Swimming and Water Safety Are the Focus

Students from the Timothy School in Berwyn learn how to swim at Upper Main Line YMCA swim lessons.

Missy Mundy admits that of all the programs offered to the 69 students at The Timothy School in Berwyn, one stands out to her above the rest.

The Timothy School, a non-profit school for children with autism, has been a partner with the Upper Main Line YMCA (UMLY) for more than 30 years. Under the supervision of the UMLY staff, the school’s students use UMLY’s pool to help teach them water safety, how to swim, float and be comfortable in the water. For a while, the school used different facilities for its swimming program but elected to return to UMLY a little while after it moved to its current location behind Conestoga High School in 1998.

“I love the swim program,” Mundy said. “I love all the programs, but I really love the swim program because we start when the kids are five. Many of our kids love the water. It’s a great medium for our kids because there’s no resistance in the water, so it makes it easier for them to move.”

While most kids are able to quickly take to the water, there are a few outliers that have their trepidations about it. In extreme cases, it can take up to a year or two for kids to get comfortable in the water, but for most, two to three weeks will do it. It helps to have teachers like the ones at UMLY, including Tracy Degerberg, Jackie Cattie, Susanna Grundstein and Danielle Yentz.

“Tracy Degerberg has been volunteering with our group for years and she knows the kids really well and she knows how to approach them,” Mundy said. “She knows how to calm the students who are having a difficult time getting used to the water and having water touch their heads. It’s a slow progression for some, and for some, it’s, ‘get in here and what are we going to do next?’”

Water safety is a huge YMCA point of emphasis, especially since drowning is the leading cause of accidental death in children one to four years old, and the second-leading cause in children ages 5-14. According to the National Autism Association, accidental drowning accounted for 91 percent of total U.S. deaths reported in children 14 and under with an Autism Spectrum Disorder subsequent to wandering/elopement.

“UMLY’s partnership with the Timothy School is incredibly important to us because it helps the YMCA play a critical role in the everyday development of these kids,” UMLY Senior Executive Director Helen Flanders said. “It’s such a great feeling to see the growth and change in the kids as they progress, and they love coming to the Y. Their swimming lessons help keep them safe, especially since accidental drowning is so prevalent in the younger autism community.”

Autism Speaks recommends that parents of children with autism create safety plans, including safety around water and swimming pools. Click here for information about safety plans and if you'd like to learn more about traveling with ASD: https://www.bankrate.com/insurance/car/traveling-with-asd/.

Jump in the Pool

The sessions are usually broken down into 45 minutes of organized lessons and 15 minutes of free swim. As expected, those final 15 minutes are always well-received, particularly with the abundance of options available. UMLY’s brand-new indoor pool, which just opened in September, also features a slide that the older students are permitted to use. Some are initially apprehensive, but it doesn’t take long for them to brave it.

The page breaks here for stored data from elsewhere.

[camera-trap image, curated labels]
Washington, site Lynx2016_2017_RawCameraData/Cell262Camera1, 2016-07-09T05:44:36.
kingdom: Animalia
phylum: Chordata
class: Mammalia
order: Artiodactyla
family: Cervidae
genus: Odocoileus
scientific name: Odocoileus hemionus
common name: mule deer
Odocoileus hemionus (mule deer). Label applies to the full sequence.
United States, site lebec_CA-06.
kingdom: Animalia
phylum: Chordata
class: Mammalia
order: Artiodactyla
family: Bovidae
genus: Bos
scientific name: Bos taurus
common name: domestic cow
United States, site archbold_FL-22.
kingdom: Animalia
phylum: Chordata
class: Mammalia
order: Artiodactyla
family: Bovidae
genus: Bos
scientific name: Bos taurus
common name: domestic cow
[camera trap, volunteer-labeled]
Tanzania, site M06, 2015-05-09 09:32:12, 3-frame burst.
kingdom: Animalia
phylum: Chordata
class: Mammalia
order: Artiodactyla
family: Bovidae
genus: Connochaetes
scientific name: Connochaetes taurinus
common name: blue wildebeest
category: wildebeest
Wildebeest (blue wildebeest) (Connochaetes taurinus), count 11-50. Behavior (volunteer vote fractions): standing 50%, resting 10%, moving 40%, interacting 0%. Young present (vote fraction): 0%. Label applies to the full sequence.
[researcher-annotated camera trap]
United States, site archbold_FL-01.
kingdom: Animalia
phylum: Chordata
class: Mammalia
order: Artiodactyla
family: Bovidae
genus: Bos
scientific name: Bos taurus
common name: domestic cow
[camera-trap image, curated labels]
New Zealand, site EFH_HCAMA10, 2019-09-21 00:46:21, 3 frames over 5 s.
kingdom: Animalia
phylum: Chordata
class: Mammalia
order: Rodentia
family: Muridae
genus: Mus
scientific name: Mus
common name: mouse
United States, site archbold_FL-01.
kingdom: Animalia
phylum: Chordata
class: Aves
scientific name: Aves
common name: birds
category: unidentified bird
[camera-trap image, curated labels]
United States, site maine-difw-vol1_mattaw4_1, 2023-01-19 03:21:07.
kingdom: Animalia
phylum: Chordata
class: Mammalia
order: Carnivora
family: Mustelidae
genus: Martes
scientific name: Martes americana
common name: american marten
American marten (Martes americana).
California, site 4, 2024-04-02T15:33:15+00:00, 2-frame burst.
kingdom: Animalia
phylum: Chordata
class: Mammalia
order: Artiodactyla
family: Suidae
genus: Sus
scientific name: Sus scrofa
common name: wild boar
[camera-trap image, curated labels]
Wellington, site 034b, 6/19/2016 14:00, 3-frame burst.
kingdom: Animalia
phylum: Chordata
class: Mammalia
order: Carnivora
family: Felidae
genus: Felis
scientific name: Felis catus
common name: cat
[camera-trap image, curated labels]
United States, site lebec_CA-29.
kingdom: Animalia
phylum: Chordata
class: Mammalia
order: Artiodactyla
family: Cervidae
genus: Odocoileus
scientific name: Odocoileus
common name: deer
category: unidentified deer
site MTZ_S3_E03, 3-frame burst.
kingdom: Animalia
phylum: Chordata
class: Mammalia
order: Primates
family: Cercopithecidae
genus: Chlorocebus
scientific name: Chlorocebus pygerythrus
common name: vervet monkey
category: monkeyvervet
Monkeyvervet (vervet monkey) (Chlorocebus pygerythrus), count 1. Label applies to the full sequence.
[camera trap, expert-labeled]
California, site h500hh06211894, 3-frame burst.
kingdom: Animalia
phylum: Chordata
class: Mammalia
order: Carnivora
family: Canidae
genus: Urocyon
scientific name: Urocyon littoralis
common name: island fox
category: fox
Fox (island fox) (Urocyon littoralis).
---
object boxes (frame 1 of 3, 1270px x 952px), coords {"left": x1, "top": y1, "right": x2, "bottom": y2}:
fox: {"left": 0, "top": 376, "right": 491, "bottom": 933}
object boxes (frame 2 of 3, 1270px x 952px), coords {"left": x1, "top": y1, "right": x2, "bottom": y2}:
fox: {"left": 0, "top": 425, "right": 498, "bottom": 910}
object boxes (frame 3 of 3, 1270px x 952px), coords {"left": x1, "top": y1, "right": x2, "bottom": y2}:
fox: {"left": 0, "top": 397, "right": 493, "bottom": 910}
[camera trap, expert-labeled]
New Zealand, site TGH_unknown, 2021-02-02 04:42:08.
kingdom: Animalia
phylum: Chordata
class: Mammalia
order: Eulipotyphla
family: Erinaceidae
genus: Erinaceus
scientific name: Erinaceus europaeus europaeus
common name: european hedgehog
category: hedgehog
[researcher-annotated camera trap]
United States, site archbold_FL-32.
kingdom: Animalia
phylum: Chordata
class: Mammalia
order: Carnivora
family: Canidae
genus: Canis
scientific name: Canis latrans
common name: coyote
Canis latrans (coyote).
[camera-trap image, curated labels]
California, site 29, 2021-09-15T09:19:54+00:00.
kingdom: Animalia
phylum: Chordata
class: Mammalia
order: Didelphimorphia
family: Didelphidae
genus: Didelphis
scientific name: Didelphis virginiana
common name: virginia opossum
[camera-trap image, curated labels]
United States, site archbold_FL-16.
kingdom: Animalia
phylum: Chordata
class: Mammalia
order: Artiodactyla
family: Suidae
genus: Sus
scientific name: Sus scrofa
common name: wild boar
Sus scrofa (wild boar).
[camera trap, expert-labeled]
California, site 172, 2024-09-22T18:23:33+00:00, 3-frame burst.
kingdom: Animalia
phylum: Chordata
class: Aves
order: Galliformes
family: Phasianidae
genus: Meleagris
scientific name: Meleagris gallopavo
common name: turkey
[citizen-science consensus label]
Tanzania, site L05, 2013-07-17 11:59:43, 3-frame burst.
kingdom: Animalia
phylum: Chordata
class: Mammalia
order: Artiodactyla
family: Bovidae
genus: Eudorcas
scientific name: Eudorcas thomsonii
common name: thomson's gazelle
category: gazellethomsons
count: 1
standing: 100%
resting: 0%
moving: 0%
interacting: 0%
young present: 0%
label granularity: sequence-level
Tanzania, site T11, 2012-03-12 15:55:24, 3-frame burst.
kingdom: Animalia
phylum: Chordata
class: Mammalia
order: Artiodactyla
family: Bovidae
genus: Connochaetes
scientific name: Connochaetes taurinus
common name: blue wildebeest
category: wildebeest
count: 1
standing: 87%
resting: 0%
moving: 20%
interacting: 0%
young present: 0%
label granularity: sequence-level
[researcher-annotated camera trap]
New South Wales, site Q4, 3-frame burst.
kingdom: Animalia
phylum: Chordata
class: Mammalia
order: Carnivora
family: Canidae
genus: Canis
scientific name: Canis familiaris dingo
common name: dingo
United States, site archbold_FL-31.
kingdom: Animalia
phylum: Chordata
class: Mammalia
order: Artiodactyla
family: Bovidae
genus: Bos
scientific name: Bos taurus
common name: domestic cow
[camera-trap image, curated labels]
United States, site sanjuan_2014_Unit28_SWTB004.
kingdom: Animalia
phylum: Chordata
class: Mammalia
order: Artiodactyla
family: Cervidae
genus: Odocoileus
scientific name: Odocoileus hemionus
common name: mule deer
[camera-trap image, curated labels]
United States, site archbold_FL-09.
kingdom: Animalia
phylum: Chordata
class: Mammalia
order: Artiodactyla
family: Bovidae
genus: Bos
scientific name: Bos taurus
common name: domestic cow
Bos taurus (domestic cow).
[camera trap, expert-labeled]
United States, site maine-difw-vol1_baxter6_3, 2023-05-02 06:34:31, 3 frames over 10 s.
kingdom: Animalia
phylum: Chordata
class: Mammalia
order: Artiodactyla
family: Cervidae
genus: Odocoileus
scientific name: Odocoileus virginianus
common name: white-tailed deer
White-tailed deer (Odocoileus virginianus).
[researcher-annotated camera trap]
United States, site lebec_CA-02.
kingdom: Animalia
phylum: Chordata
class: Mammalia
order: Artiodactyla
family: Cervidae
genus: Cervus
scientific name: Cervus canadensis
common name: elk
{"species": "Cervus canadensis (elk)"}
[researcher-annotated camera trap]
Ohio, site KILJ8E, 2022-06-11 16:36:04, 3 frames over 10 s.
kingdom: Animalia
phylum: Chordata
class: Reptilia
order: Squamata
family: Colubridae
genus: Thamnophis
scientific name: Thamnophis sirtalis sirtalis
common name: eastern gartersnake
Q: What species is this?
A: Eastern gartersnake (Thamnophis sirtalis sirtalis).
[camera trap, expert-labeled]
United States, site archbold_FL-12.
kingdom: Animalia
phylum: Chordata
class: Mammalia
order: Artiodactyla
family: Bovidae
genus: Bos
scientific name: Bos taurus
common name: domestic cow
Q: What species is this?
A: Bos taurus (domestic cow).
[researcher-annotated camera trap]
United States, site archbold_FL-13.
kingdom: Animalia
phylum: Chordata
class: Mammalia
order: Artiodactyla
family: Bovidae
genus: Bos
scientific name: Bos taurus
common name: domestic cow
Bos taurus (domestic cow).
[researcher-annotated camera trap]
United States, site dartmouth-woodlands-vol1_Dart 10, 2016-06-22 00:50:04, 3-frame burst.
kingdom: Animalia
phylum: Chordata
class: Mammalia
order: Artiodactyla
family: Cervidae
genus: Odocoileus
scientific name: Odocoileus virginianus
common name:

“It’s not just the skills, the swimming and the water safety. We’re teaching confidence and self-esteem, the ability to take a risk,” Mundy added. “It’s everything that helps make us be what everybody else is. These are all the skills that we need to work on to make us be better at who we are and those are the same skills that we want to give our kids so they can be the best that they can be.”

Understanding Autism

The swim program doesn’t take long to do wonders for a student’s confidence. Once the kids get in the water, they start to get more comfortable, and usually, a massive upgrade in confidence follows along.

“I see a tremendous jump in confidence. I go the first week that they go over and it’s good to see where they are,” Mundy said. “Then I go back later and I see them and I’m just absolutely amazed because you can see the comfort level that has increased in all of the students and their ability to interact with people that are not on our staff. That’s really important because it’s a community setting and it’s important for our kids. Our two biggest deficits for our children here are the ability to communicate and to socialize. Here they are in a setting where they have to do both, which is fantastic.”

In addition to swimming, the Timothy School’s children also participate in wellness activities in UMLY’s Wellness Center.

“I think that’s why the Upper Main Line YMCA is a critical partner for us, because it gives our kids the ability to develop fitness skills for the duration of their lives, which is essential and it’s such a benefit to them to be able to maintain a healthy lifestyle,” Timothy School Executive Director Dr. Matt Riley said. “[The kids] can also practice the lessons that they learned in our school building in that facility and generalize those skills which is a critical thing that we’re trying to develop when we’re educating individuals with autism.”

If you’re at the Upper Main Line YMCA, you’ll probably see the Timothy School’s great students in the pool, and because of that, you’ll know that the pool is helping them improve their everyday lives.

“We don’t teach autistic children. We teach children with autism,” Mundy said. “When we teach a child, we teach someone who’s going to turn into an adult and it’s not just their learning difference that makes up who they are. They’re a whole person and we have to take that whole person into account.”